There is no real contradiction with relativity here because the structure of the metric encodes all the requirements of causality. It is true that there are objects moving away from the origin at proper velocities faster than that of light, but we can’t make instantaneous measurements of cosmological distances; what we observe is their redshifted light. In other words we can’t make measurements of intervals with dt=0 we have to use light rays, which follow paths with ds=0, i.e. we have to make observations down our past light cone. Nevertheless, there are superluminal velocities, in the sense I have defined them above, in standard cosmological models. Indeed, these velocities all diverge at t =0. Blame it all on the singularity!

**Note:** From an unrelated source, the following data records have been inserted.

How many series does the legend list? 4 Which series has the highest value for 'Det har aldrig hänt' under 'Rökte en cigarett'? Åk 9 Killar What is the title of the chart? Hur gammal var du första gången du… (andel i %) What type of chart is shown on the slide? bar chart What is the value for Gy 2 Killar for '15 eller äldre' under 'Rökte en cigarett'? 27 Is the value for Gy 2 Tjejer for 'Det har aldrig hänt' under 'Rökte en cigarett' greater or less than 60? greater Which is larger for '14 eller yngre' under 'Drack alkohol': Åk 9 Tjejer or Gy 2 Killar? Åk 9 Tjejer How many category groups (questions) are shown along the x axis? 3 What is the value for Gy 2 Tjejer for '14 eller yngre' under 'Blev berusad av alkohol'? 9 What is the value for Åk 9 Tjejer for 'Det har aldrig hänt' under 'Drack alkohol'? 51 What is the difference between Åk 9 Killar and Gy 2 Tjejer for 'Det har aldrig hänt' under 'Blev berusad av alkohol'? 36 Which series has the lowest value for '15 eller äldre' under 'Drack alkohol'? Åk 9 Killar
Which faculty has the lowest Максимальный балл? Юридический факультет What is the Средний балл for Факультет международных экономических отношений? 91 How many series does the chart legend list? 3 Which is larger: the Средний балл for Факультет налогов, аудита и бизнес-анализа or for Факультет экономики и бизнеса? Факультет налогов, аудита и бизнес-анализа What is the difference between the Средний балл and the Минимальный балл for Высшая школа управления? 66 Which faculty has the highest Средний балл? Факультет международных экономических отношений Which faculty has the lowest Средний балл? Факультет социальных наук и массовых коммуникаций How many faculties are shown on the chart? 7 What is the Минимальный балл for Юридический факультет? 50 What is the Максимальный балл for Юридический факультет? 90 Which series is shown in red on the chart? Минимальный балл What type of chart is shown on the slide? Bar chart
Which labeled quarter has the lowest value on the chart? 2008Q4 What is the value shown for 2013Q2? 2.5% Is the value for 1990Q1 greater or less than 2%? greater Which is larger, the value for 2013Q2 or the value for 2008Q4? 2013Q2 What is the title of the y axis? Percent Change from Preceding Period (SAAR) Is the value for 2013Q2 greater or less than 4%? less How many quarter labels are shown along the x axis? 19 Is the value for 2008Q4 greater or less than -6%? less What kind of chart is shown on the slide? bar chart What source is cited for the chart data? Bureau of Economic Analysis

This figure made by Mark Whittle (University of Virginia) shows our past light cone in the present standard cosmological model:


If you were expectin the past light cone to look triangular in cross-section then you’re probably thinking of Minkowski space, or a representation involving coordinates chosen to resemble Minkowski space. Cosmological If you look at the left hand side of the figure, you will find the world lines of particles moving with the cosmic expansion labelled by their present proper distance which is obtained by extrapolating the dotted lines until they intersect a line parallel to the x-axis running through “Here & Now”.  Where we actually see these objects is not at their present proper distance but at the point in space-time where their world line intersects the past light cone.  You will see that an object on the particle horizon intersected our past light cone right at the bottom of the figure.

So why does the light cone look so peculiar? Well, I think the simplest way to explain it is to say that while the spatial sections in this model are flat (Euclidean) the four-dimensional geometry is most definitely curved. You can think of the bending of light rays shown in the figure as a kind of gravitational lensing effect due to all the matter in the Universe. I’d say that the fact that the particle horizon has a radius larger than ct is not because of acceleration but the curvature of space-time, an assertion consistent with the fact that the only familiar world model in which this effect does not occur is the (empty) purely kinemetic Milne cosmology, which is based entirely on special relativity.